Dass Abstriche im Pflichtenheft wünschenswert wären, weil nicht alle Aufgaben gleich wichtig sind, fanden neben bürgerlichen Kantonsräten wie Rochus Burtscher auch solche auf der linken Ratsseite wie Livia Knüsel (Grüne, Schlieren).
Gleichwohl dominierte hier die Überzeugung, dass der Ansatz der FDP «Quatsch» und nicht zielführend sei, wie Christoph Fischbach (SP, Kloten) sagte. Sämtliche Klassenlehrer hätten Entlastung nötig, erst dann würden auch die Pensen wieder steigen.
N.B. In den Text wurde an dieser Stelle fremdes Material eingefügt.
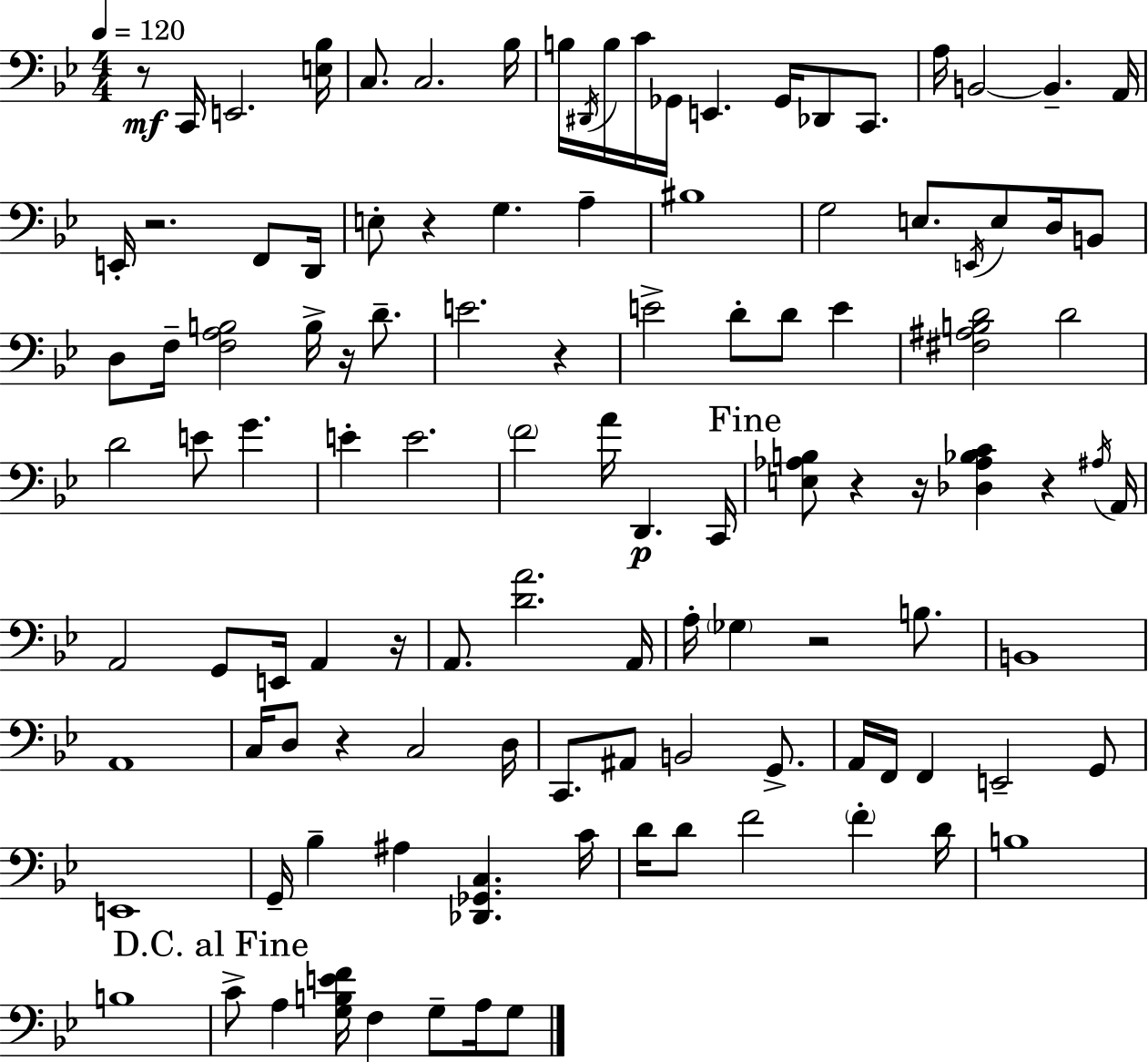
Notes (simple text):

R/e C2/s E2/h. [E3,Bb3]/s C3/e. C3/h. Bb3/s B3/s D#2/s B3/s C4/s Gb2/s E2/q. Gb2/s Db2/e C2/e. A3/s B2/h B2/q. A2/s E2/s R/h. F2/e D2/s E3/e R/q G3/q. A3/q BIS3/w G3/h E3/e. E2/s E3/e D3/s B2/e D3/e F3/s [F3,A3,B3]/h B3/s R/s D4/e. E4/h. R/q E4/h D4/e D4/e E4/q [F#3,A#3,B3,D4]/h D4/h D4/h E4/e G4/q. E4/q E4/h. F4/h A4/s D2/q. C2/s [E3,Ab3,B3]/e R/q R/s [Db3,Ab3,Bb3,C4]/q R/q A#3/s A2/s A2/h G2/e E2/s A2/q R/s A2/e. [D4,A4]/h. A2/s A3/s Gb3/q R/h B3/e. B2/w A2/w C3/s D3/e R/q C3/h D3/s C2/e. A#2/e B2/h G2/e. A2/s F2/s F2/q E2/h G2/e E2/w G2/s Bb3/q A#3/q [Db2,Gb2,C3]/q. C4/s D4/s D4/e F4/h F4/q D4/s B3/w B3/w C4/e A3/q [G3,B3,E4,F4]/s F3/q G3/e A3/s G3/e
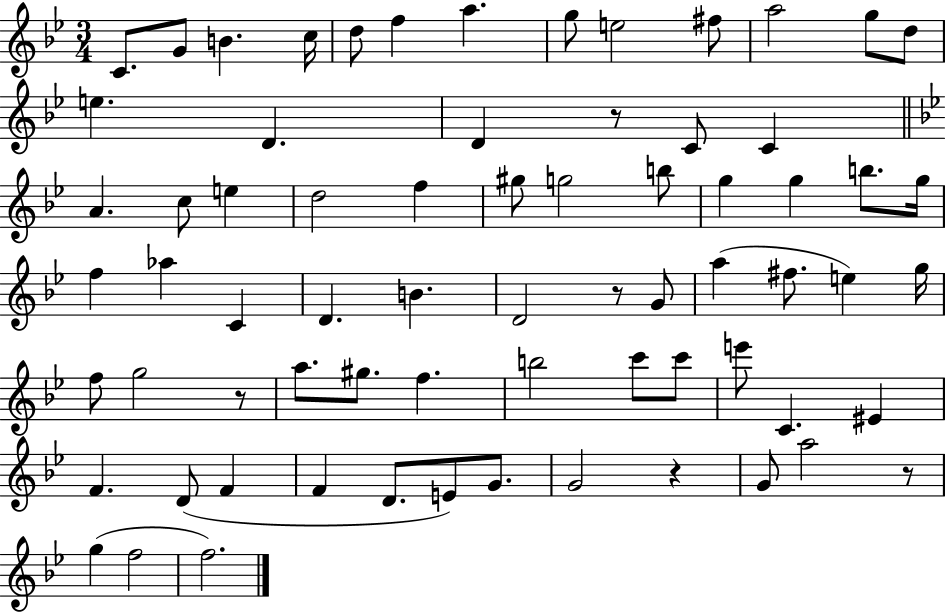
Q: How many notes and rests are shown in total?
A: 70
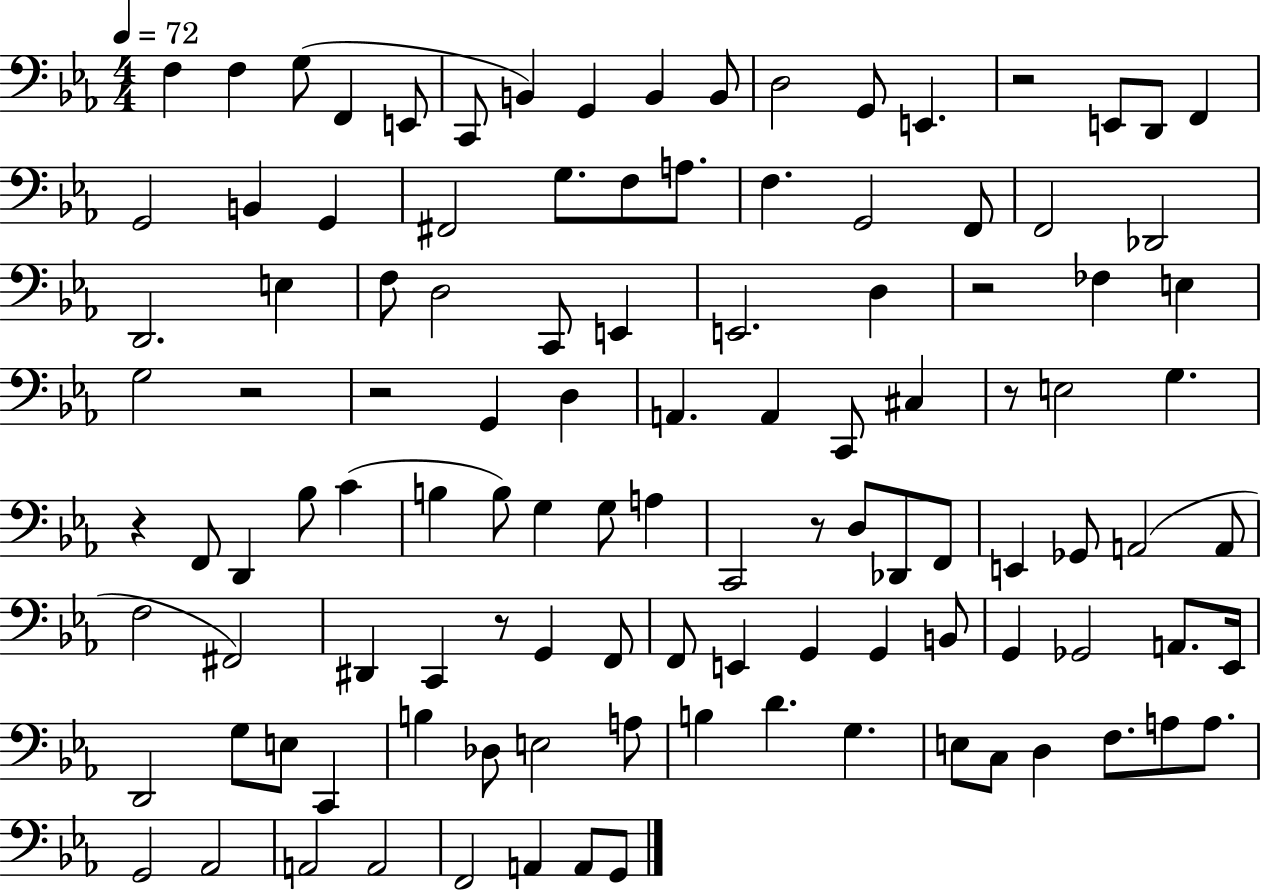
X:1
T:Untitled
M:4/4
L:1/4
K:Eb
F, F, G,/2 F,, E,,/2 C,,/2 B,, G,, B,, B,,/2 D,2 G,,/2 E,, z2 E,,/2 D,,/2 F,, G,,2 B,, G,, ^F,,2 G,/2 F,/2 A,/2 F, G,,2 F,,/2 F,,2 _D,,2 D,,2 E, F,/2 D,2 C,,/2 E,, E,,2 D, z2 _F, E, G,2 z2 z2 G,, D, A,, A,, C,,/2 ^C, z/2 E,2 G, z F,,/2 D,, _B,/2 C B, B,/2 G, G,/2 A, C,,2 z/2 D,/2 _D,,/2 F,,/2 E,, _G,,/2 A,,2 A,,/2 F,2 ^F,,2 ^D,, C,, z/2 G,, F,,/2 F,,/2 E,, G,, G,, B,,/2 G,, _G,,2 A,,/2 _E,,/4 D,,2 G,/2 E,/2 C,, B, _D,/2 E,2 A,/2 B, D G, E,/2 C,/2 D, F,/2 A,/2 A,/2 G,,2 _A,,2 A,,2 A,,2 F,,2 A,, A,,/2 G,,/2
Ungleiche Entlöhnung vergifte die Stimmung, ergänzte Knüsel.
Entscheidend war am Ende einerseits, dass sich die Mitte gegen den GLP-Vorstoss von Ziegler und hinter jenen von Bourgeois stellte, wenn auch nur «halbherzig», wie Kathrin Wydler (Wallisellen) betonte.
Nicht alles daran überzeuge, aber ein paar Ideen lohne es ich zu prüfen. Zieglers Forderung dagegen würde die Änderungsvorschläge der eigenen Regierungsrätin Silvia Steiner übersteuern, die gerade erst in der Vernehmlassung waren. Das Ergebnis gelte es abzuwarten.
Entscheidend war andererseits, dass es an diesem Montag auf der linken Seite eine Absenz mehr gab als auf der rechten. So durfte Ratspräsident Jürg Sulser (SVP, Otelfingen) zweimal zum Stichentscheid fällen: Ja zum FDP-Vorstoss, nein zu jenem der GLP.
Die Kantonsregierung hat nun zwei Jahre Zeit, die von der FDP angeregten Massnahmen zu prüfen. Die Verbesserungsvorschläge Silvia Steiners von letztem Jahr werden schon früher wieder im Kantonsrat zu reden geben.